#### TEXT SECTION
|
Submitted by
Assigned_Reviewer_1
Q1: Comments to author(s).
First provide a summary of the paper, and then address the following
criteria: Quality, clarity, originality and significance. (For detailed
reviewing guidelines, see
http://nips.cc/PaperInformation/ReviewerInstructions)
The authors proposed a novel online variational
inference, called memoized online variational inference (MOV inference).
The proposed online algorithm is not technically new. It is not a
stochastic gradient (or step-wise) type online algorithm but an
incremental algorithm which updates parameters by replacing old statistics
with new one. This framework is proposed by Neal & Hinton. The
difference is trivial because Neal & Hinton incremental algorithm is
based on the EM algorithm and updates parameters for each data point,
while the proposed inference is based on the variational inference and
updates parameters for each batch.
########
#### LISTED ENTRIES
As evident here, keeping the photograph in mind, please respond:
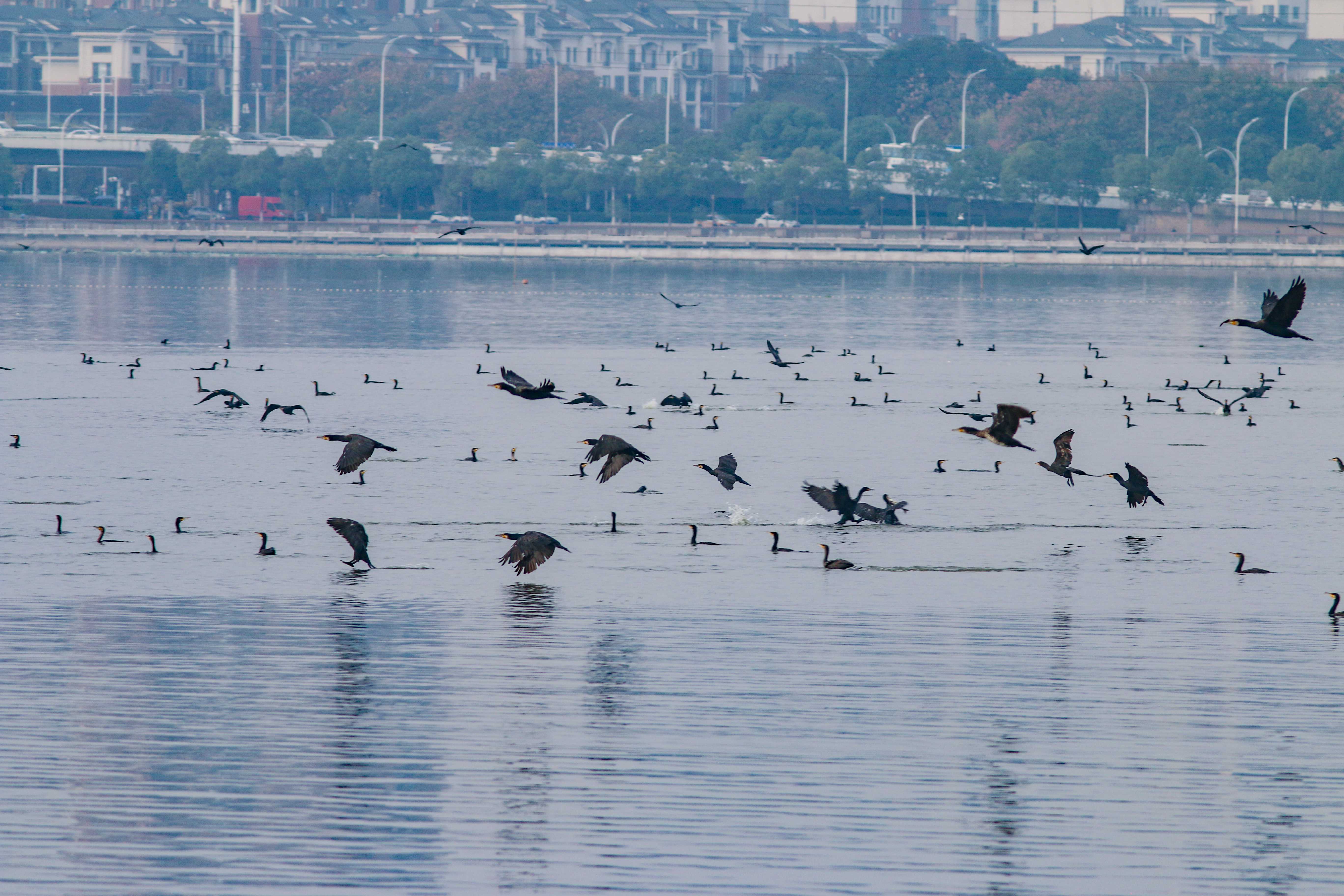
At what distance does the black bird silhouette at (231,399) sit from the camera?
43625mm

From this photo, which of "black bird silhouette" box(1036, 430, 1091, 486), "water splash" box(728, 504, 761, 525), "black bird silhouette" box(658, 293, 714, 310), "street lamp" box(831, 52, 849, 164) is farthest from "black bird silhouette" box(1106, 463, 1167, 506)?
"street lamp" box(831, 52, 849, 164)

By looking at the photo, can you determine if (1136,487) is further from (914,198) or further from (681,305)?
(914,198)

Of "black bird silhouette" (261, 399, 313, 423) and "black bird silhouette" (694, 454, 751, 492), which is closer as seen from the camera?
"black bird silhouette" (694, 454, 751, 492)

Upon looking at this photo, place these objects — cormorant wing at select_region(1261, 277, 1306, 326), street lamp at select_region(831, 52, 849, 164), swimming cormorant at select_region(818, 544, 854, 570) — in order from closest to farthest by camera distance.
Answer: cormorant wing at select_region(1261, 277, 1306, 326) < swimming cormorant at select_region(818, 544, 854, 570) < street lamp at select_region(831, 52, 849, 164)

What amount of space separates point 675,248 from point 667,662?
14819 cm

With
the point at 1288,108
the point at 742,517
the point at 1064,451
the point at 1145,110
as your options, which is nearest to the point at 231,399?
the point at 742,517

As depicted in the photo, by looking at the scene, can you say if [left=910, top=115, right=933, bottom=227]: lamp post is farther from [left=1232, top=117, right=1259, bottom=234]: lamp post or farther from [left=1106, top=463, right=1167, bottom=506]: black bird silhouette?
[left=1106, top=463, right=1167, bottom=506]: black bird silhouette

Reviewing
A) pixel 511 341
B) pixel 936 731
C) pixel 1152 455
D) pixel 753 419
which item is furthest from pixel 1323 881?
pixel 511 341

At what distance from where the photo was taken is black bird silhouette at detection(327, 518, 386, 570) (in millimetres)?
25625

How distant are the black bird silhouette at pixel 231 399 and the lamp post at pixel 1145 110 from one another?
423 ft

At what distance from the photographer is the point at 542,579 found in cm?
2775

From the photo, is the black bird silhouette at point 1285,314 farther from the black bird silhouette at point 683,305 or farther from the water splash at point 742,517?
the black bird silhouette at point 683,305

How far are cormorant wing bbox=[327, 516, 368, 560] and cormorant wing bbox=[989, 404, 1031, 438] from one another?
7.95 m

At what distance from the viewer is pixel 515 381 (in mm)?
########
▶ _PROBLEM DESCRIPTION_
Please answer these questions about the review:
(a) What name does the review give the proposed inference method?
(b) Who proposed the incremental framework that the method relies on?
(c) What does the proposed inference update parameters for, and what does the Neal & Hinton algorithm update them for?

▶ _SOLUTION TO THIS TASK_
(a) Memoized online variational inference (MOV inference).
(b) Neal & Hinton.
(c) The proposed inference updates parameters for each batch. The Neal & Hinton algorithm updates them for each data point.